NEW ORLEANS - At the New Orleans Convention Center, 8,000 pediatricians are gathering for the national meeting of the American Academy of Pediatrics.
And those who specialize in children's digestive problems, are sounding an alarm about a terrible health condition caused by a toy.
It's the reason one child from Kiln, Mississippi on the Gulf Coast, will never be same.
Two-and-a-half-year-old Braylon Jordon may never eat normally again. His backpack that he must wear at all times, constantly feeds special nutrition directly into his blood stream.

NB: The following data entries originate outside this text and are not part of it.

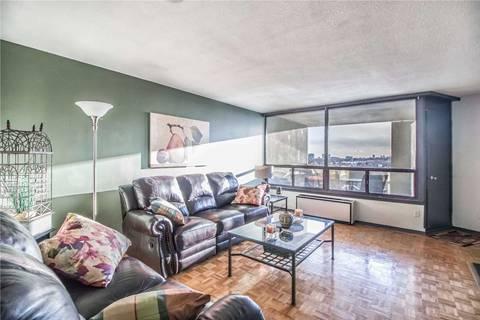 Condo for sale at 284 Mill Rd Unit E20 Toronto Ontario - MLS: W4633493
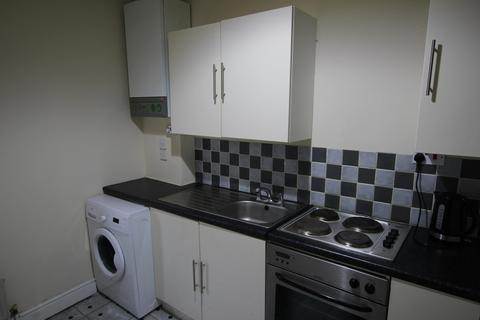 1 bedroom flat to rent - Percy Terrace, Lipson Vale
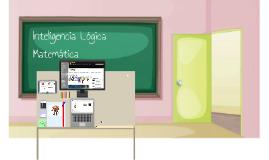 3. Logica Matematica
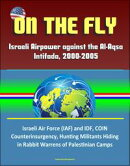 On the Fly: Israeli Airpower against the Al-Aqsa Intifada, 2000-2005 - Israeli Air Force (IAF) and IDF, COIN…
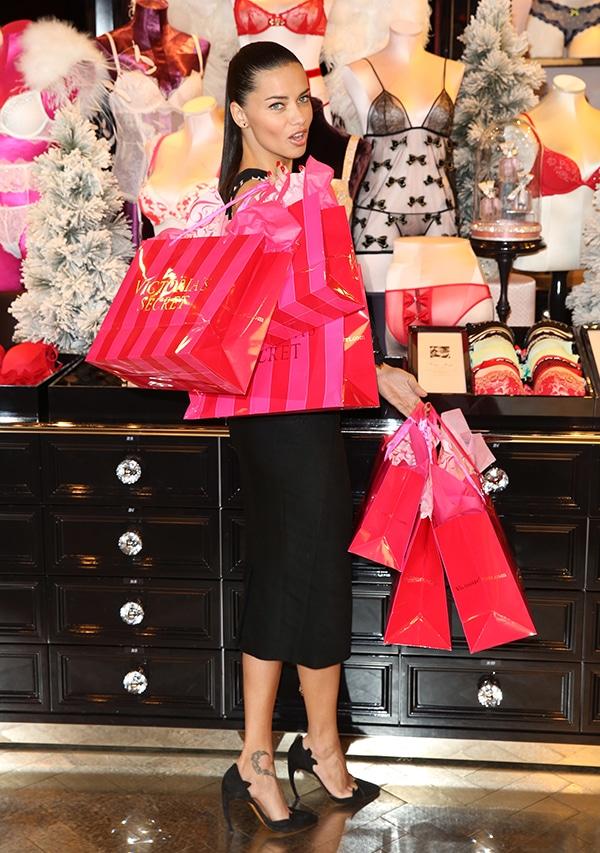 Adriana Lima celebrates Victoria's Secret UK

"We are literally sounding an alarm. I do not think people understand the implications of this simple little toy and the danger it causes for our kids, said Dr. Mark Gilger, a professor of pediatrics at Baylor College of Medicine and a pediatric gastroenterologist at Texas Children's Hospital.
A new, national survey done at LSU Health Sciences Center, finds that the number of children and teens swallowing rare earth magnets is sky rocketing. Young children explore the world by putting things in their mouths. Preteens and teens pretend the magnets are face piercings of the cheek, nose and tongue and accidentally swallow them.
"We've had over a 10 fold increase over the past two years," said Dr. Adam Noel, an LSUHSC pediatric gastroenterologist who practices at Children's Hospital in New Orleans.
The increase is since packages began carrying warnings of the dangers and a statement that children younger that 14 should not play with them.
"When you realize that 10 percent of these children require long term care because they ingested a toy, that is just not acceptable," Dr. Noel continued. He says that the human cost and the cost to the health care system is staggering.
Pediatric gastroenterologists are trying to educate parents and doctors in the E.R. about the immediate steps that need to be taken if the Neodymium magnets are swallowed. Twelve hours inside the body can cause major damage, holes in intestines, serious life-threatening infections when the powerful industrial magnets connect.
Most of Braylon's small intestines are now gone. They once were a yard long, now that organ has been cut down to only six inches, not allowing food nutrients that are eaten, to be absorbed.
Since the accident in early April of 2012, the medical costs have mounted to as much as $2 million. And they will continue to rise since he will need long-term care. He is currently not on a small intestine transplant list, but long-term survival following that surgery is not very high. Braylon spent months in Children's Hospital in New Orleans, one month in the ICU. He has also traveled to Pittsburgh hospitals. The parents have no lawsuit against the company and just want to help other families not go through what they have.
"We bought the magnets before he was born," said Meaghin Jordon, 20, Braylon's mother.
They were kept hidden in a cabinet, taken out only after Braylon's bedtime. But eight of them unknowing fell on the floor and he ate them.
What stung the young couple even more was when people wrote cruel messages about their parenting skills on the web. Dr. Noel defended the young parents saying one of them was always at Braylon's side for his long stay in the hospital. He said they were very hands-on, doing all the medical treatments that the nurses do.
"It was a very hard time for us. We didn't know anything about the process we would have to go through," said Jonathan Jordon, 22, Braylon's father.
"Throw them away," exclaimed Dr. Gilger when asked what parents should do if the magnets are in their home. "This is an industrial strength magnet. This is used in our hybrid automobiles, in our computer hard drives, and in the batteries for our power tools."
The doctors say they have also heard of injuries from the industrial magnets in dogs and at least one adult.
One teen who was injured only swallowed one magnet. That would normally pass through and out of the digestive tract like a penny and not cause damage. But it stuck to the inside of the ring in her belly button piercing.
The professional medical society leading this campaign is NASPGHAN, The North American Society for Pediatric Gastroenterology, Hepatology, and Nutrition. They have met with lawmakers in Washington, D.C. and the Consumer Product Safety Commission. They say 11 of the 13 manufactures in the U.S. voluntarily removed the magnets. The others are fighting to keep them on the market. They can also be ordered from many places on the Internet.